The original “The Little Drummer Boy” is without a doubt a Christmas carol tradition. We’ve all heard different covers of it, although the most famous version may be from The Ray Conniff Singers. However, when David Bowie and Bing Crosby came along to produce a “mash-up” of “The Little Drummer Boy” and “Peace on Earth,” that soon became a Christmas tradition as well, and a beautiful one at that.
Their performance of the song was from Bing Crosby’s Merrie Olde Christmas in 1977. The backstory behind this special is that Bing is invited by a long-lost relative to spend Christmas in England. His relative’s neighbor just so happens to be Bowie, who loves to pop in from time to time and play the piano. After chit-chatting about music, they break into their timeless duet.
The story behind the making of ‘The Little Drummer Boy/Peace on Earth’
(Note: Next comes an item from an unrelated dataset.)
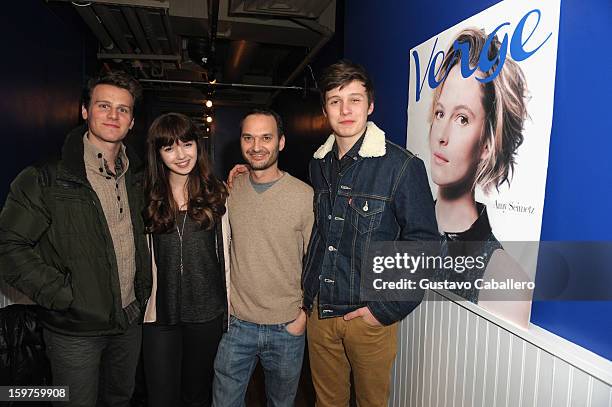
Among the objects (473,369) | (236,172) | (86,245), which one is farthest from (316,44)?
(473,369)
So, what made the song’s release so prominent, so much that it has become a timeless classic during the holiday season? There’s quite a few reasons, but this one might be the biggest and most important. Just five weeks after recording the special with Bowie, Bing died from a massive heart attack after he spent the day playing golf. The special ended up airing posthumously in the U.S. at the end of November and on Christmas Eve in England.
On top of that strange and tragic ending to a heartwarming special, Bowie actually remembered the experience as being quite “bizarre” for a reason perhaps related to his eventual death. He elaborates in an interview with Q’s David Quantick in October 1999. “I was wondering if he was still alive. He was just… not there. He was not there at all. He had the words in front of him. (Deep Bing voice) “Hi, Dave, nice to see ya here…” And he looked like a little old orange sitting on a stool. ‘Cos he’d been made up very heavily and his skin was a bit pitted, and there was just nobody home at all, you know? It was the most bizarre experience. I didn’t know anything about him. I just knew my mother liked him. Maybe I would have known (sings) “When the mooooon…” No… (hums) “Da da da, da da da, someone waits for me…” That’s about the only song of his I would have actually known.”
Following that special taping, Bing did have some kind words for his co-star before his death. He called Bowie a “clean-cut kid and a real fine asset to the show. He sings well, has a great voice, and reads lines well.”